Dans quelques jours, je me casse une semaine avec mes parents et ma soeur. Ce voyage n'a quasiment que des avantages : c'est une excuse en béton armé pour éviter les fêtes de famille qui ne manquent jamais de me plonger dans une dépression poisseuse de haine, il fera forcément plus chaud là où nous allons qu'à Paris, ça fait facile plus de cinq ans que je suis pas parti avec ma famille, et ça me donnera une raison pour ne pas avancer mes dossiers de fin de semestre (que je n'aurais de toute façon pas avancés, voyage ou pas).
   Seul problème : je ne peux pas apporter ma PS3 avec moi.

   Oui, je sais, ça fait bien mille ans que je n'ai pas parlé de jeux vidéo ici. Ca vous a manqué, je m'en doute. Mais rassurez-vous, dans l'ombre, je continuais à faire chauffer ma manette. Je n'ai pas faiblis, je n'ai jamais mis genou à terre, et j'ai continué avec talent à éviter la "vie réelle", les responsabilités et le contact physique avec d'autres êtres humains. Seuls les jeux comptent, ceux qui savent savent.

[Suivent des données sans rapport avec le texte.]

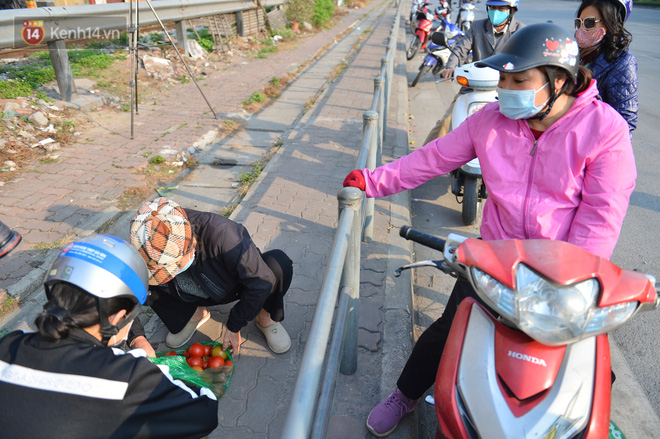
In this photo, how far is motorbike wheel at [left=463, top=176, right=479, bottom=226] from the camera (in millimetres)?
4125

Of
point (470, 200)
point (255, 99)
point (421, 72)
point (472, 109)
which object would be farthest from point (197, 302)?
point (421, 72)

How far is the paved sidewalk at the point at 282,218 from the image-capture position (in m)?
2.52

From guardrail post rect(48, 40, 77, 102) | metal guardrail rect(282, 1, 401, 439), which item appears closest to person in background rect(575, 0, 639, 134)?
metal guardrail rect(282, 1, 401, 439)

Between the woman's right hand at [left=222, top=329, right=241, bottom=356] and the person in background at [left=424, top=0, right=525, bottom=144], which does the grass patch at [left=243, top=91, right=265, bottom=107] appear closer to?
the person in background at [left=424, top=0, right=525, bottom=144]

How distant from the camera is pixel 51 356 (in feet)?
4.62

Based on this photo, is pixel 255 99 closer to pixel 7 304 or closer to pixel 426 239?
pixel 7 304

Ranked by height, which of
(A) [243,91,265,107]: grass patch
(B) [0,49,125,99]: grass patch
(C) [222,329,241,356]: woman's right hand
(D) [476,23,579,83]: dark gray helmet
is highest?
(D) [476,23,579,83]: dark gray helmet

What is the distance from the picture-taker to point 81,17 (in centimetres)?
720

   Rétrospective de mes dernières acquisitions en matière de shoots 'em up. Parce que les shoots, c'est la vie. C'est le jeu vidéo comme ce relou de David Cage ne veut plus en voir, c'est l'origine, c'est le doigt appuyé sur un bouton, les ambitions cinématographiques dégagées au loin, le score affiché en gros, la patience, les réflexes... C'est le jeu vidéo tel qu'il a été, est encore, et ne sera peut-être plus d'ici quelques temps. Survivre la nuit va donc oeuvrer pour sa défense.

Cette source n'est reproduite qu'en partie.